Durante una conversazione con The Guardian, l’interprete ha raccontato le proprie esitazioni iniziali:
“Una parte di me si guarda indietro e si dice: magari avrei potuto evitare [di discuterne pubblicamente]. Non volevo che diventasse un titolone o qualcosa di importante per tutti. E ovviamente lo è diventato, anche se in quel momento non avevo capito che sarebbe andata così. Non ero pronta. Ma poi ho capito che per molte persone è stato cruciale vedersi rappresentate”.

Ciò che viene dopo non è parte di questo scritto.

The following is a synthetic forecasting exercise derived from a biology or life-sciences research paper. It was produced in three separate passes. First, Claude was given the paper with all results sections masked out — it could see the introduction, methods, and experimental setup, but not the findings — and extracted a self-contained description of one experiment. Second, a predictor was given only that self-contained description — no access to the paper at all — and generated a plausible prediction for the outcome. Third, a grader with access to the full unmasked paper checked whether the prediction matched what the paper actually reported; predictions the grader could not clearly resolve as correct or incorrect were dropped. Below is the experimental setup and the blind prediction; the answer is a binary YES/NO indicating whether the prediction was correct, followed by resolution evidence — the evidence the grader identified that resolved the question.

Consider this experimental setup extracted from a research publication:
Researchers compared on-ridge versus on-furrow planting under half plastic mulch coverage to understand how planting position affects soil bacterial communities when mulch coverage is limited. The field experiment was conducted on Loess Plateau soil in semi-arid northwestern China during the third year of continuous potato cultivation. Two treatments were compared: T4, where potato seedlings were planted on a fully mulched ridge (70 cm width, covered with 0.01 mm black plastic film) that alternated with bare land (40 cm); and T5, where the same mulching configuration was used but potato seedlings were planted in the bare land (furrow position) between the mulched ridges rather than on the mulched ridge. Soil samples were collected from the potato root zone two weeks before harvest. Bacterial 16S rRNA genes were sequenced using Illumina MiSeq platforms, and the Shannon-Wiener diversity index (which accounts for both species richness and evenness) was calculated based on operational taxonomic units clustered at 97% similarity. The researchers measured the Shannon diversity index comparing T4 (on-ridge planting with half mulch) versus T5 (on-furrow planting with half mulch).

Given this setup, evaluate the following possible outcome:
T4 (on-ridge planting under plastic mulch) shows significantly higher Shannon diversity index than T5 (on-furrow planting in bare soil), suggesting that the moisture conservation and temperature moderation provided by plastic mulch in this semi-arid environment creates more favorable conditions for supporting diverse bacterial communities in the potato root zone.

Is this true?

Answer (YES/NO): NO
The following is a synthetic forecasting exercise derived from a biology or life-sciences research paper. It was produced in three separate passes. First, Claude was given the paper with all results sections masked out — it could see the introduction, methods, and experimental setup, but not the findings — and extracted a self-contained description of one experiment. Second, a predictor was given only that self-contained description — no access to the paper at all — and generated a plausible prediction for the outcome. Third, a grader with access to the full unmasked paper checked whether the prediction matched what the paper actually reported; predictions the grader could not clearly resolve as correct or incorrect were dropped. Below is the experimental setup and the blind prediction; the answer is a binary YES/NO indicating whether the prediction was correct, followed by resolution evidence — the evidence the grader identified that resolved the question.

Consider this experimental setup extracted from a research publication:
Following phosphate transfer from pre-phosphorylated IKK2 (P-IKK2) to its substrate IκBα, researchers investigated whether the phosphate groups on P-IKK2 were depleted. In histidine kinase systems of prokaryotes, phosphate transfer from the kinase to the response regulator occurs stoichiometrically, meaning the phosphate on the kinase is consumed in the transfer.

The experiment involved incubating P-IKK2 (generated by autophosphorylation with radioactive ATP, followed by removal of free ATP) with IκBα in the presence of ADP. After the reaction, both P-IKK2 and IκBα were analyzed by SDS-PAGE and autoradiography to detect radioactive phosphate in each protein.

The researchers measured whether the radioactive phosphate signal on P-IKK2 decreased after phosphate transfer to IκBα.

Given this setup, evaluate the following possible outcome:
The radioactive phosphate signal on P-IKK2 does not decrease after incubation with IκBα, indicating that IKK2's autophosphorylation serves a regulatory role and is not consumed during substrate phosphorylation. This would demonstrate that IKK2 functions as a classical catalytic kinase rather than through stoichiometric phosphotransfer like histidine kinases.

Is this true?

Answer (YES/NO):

Bella Ramsey non ha dunque mai voluto che la propria identità di genere diventasse l’elemento principale per cui essere riconosciuta., volendo evitare che l’argomento prendesse il sopravvento sul resto: “Ne parlo, certo. Ma non voglio che sia al centro di ogni discorso. Ormai per me è qualcosa di assodato, e vorrei che anche gli altri lo vivessero così”.

Riguardo alla questione dei pronomi, Ramsey ha dichiarato a THR che ‘per me non è particolarmente importante, ma se devo scegliere, trovo they/them mi rappresentino al meglio.
Nella stessa intervista, l’interprete ha rivelato come, parlando con Craig Mazin — co-creatore della serie e padre di un ragazzo autistico — durante le riprese della prima stagione, abbia capito di essere, con tutta probabilità, una persona autistica
“Craig parlava a me, di suo figlio, come se fosse una cosa assodata che anche io fossi nello spettro. Al che ho pensato: interessante, forse dovrei farmi controllare. E così ho fatto, ed è stato liberatorio”.